If we want to go beyond the rudimentary AFIs we currently have, then we have to assume that an artificial superintelligence is as inevitable as nuclear weapons were inevitable after splitting the atom to use nuclear fission as a power source. Ultimately, the only way to prevent an artificial superintelligence from emerging is to stop any further development of artificial intelligence at all, which doesn’t look likely or even possible at this point.
Just as an artificial superintelligence has infinite potential for harm, it can just as easily be beneficial, at least to its creators. If you have two adversarial nations, how could one nation trust the other with a system this powerful? Just as the launch of Sputnik by the USSR jolted the nascent US space program into overdrive, AI development is already far enough advanced that no one wants to come in second place in the AI race. The downside to falling behind is simply too great.
If the incentives are greater on the side of developing more sophisticated AIs than the next guy, then an AI arms-race is inevitable, and as we've already seen, there is no road to AGI that doesn't produce an ASI almost immediately afterward. So, if its emergence is almost guaranteed the more we research and develop artificial intelligence, then you have even more incentive to be the one who develops it first. That way, you stand the best chance that the superintelligence will be benevolent toward you, or at least not hostile.
Welcome to the Prisoner's Dilemma of artificial intelligence.
Should We Fear Artificial Superintelligence?

Of course.
As with every technological development, there are always unintended consequences, and once we have an artificial superintelligence, there is no going back.
But, we should remember that it’s in our nature to see the threat such a system poses because we are hardwired by evolution to spot danger and avoid it. Something this powerful could indeed decide, and would likely have the power, to exterminate all human life if its goal was to preserve the overall life of the planet. The greatest threat to life on Earth is human civilization, after all.

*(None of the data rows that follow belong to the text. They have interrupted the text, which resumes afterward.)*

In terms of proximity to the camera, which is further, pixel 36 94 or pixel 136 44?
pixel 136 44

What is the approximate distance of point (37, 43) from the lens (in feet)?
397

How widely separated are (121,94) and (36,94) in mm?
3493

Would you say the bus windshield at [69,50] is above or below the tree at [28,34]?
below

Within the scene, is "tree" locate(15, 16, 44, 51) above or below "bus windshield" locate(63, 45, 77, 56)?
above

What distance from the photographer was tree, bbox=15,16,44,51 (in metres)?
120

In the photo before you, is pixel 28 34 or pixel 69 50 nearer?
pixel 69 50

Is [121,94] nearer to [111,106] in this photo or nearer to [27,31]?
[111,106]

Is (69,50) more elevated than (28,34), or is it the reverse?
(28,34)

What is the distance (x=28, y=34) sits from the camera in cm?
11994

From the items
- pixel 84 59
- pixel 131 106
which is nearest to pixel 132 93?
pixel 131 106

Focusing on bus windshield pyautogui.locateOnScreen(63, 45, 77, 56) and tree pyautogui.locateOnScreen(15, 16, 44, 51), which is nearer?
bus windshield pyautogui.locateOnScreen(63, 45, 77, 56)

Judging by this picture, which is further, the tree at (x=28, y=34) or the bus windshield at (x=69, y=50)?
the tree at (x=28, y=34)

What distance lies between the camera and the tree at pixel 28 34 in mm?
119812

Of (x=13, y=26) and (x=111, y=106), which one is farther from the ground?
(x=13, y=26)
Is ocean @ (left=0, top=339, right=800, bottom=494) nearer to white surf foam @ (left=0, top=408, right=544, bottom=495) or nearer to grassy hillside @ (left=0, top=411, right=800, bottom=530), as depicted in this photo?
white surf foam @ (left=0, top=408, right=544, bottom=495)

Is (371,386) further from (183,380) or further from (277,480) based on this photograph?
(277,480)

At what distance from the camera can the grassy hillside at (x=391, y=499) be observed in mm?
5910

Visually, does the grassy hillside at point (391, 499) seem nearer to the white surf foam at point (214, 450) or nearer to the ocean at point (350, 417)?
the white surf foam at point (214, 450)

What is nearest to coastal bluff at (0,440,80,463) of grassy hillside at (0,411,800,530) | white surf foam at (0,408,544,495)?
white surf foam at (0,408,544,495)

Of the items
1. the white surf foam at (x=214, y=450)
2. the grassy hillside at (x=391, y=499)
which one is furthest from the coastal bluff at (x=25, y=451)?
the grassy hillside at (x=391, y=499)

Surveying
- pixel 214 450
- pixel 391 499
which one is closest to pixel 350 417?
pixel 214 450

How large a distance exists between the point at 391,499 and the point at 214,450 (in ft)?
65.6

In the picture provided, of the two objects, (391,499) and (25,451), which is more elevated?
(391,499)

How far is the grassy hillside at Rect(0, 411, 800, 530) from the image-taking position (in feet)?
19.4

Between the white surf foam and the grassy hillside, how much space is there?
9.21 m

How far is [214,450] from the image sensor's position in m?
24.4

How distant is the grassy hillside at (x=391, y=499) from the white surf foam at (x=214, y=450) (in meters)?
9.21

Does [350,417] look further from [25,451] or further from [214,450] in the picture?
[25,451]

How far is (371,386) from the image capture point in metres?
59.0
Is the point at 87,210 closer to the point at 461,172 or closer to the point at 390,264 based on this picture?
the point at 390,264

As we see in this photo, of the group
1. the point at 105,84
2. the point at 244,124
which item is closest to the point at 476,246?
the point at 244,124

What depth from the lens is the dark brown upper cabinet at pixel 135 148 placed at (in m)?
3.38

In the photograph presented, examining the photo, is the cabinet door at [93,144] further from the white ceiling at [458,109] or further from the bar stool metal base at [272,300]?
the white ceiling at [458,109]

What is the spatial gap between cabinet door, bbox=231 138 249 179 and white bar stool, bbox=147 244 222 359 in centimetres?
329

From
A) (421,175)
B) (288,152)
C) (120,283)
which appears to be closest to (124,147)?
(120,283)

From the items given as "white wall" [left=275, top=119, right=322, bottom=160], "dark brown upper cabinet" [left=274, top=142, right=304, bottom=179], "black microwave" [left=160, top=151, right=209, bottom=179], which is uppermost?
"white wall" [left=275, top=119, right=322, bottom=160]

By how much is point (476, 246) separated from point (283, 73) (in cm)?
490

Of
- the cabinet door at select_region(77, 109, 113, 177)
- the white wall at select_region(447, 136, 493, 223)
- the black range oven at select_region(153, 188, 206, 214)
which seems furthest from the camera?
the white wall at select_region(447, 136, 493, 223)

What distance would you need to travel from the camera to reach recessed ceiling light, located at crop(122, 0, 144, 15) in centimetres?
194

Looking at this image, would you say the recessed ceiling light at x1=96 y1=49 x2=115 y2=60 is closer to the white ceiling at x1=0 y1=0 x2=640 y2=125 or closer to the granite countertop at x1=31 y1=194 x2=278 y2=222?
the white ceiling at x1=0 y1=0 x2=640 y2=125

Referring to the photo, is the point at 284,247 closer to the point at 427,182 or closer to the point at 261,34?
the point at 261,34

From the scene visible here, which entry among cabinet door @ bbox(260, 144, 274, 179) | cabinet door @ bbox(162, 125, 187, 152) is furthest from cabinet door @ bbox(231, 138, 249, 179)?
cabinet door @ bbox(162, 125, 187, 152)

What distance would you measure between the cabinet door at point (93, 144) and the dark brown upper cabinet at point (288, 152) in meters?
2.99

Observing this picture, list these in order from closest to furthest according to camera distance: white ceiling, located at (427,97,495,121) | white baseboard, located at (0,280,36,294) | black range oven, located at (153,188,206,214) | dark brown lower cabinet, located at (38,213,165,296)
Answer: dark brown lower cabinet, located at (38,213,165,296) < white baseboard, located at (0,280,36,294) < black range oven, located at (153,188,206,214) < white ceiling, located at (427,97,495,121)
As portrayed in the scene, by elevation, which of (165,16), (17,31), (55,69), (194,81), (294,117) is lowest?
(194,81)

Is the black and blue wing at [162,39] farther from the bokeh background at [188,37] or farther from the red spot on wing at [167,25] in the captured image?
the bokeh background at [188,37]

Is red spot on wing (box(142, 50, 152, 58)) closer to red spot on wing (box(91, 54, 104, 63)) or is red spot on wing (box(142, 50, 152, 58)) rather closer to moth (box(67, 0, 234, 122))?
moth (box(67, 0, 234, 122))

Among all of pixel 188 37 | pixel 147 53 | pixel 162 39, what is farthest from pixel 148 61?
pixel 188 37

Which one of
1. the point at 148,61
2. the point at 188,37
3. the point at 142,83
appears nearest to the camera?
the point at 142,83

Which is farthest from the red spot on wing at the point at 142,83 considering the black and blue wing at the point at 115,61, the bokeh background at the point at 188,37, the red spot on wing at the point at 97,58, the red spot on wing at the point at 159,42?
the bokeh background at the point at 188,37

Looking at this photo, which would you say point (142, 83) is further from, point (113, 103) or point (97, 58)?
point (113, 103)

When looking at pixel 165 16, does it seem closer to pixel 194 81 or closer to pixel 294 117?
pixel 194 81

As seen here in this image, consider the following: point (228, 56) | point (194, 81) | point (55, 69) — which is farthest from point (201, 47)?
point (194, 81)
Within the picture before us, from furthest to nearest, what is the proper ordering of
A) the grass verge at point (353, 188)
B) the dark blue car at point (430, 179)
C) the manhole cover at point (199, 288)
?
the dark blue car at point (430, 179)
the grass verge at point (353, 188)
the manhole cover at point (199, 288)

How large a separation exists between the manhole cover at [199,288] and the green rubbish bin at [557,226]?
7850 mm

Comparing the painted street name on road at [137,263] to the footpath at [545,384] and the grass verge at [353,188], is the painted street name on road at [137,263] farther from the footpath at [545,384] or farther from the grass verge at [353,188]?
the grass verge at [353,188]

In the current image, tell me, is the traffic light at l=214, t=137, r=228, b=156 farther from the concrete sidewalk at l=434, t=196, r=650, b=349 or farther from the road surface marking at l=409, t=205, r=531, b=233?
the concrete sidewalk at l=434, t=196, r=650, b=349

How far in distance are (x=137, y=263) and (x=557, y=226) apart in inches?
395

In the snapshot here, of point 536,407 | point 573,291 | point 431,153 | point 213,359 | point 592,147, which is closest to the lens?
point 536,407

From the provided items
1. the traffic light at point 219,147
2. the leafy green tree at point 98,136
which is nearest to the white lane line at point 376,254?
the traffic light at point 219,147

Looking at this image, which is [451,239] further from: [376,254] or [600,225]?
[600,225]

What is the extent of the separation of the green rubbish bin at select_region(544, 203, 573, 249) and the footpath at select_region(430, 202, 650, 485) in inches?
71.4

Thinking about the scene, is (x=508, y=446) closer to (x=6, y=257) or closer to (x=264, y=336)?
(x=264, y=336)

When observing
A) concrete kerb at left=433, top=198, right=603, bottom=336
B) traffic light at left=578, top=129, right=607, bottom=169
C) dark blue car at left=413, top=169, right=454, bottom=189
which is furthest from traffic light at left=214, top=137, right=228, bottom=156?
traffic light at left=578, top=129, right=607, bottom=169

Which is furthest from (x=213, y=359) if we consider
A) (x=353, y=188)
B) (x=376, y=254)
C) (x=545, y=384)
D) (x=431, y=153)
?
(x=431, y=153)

But, if it has such power, it would have just as much power to prevent or even reverse Climate Change instead, and therein lies the choice humanity must make.
[see-also]
Just as the potential downsides of an ASI are endless, it is just as impossible to put a limit on the good something like this can accomplish. Whatever we think of, an ASI has the potential to do more. Climate change, the eradication of disease, the end of want and famine, an end to death itself, and even faster than light travel to distant galaxies are all just as conceivable—and maybe even more likely—a result of an ASI than the immortal, malevolent dictatorial monster that Elon Musk warns against.
We have every reason to believe that in the end, an ASI will work to our benefit. Every technological advance has come at a cost, but human civilization has advanced because of it. In the end, human beings have a solid track record when it comes to technology. Yes, we can produce weapons of incredible destructiveness, but we can also eradicate smallpox and polio. We have largely conquered famine as it is and even wars are on a steady decline.
If our future is anything like our past, then we can be justifiably optimistic about the future of artificial intelligence. An artificial superintelligence then will be what we make of it, just as children are more than just the biological product of their parents, so it's critical that we decide as a civilization just what sort of artificial superintelligence we wish to create.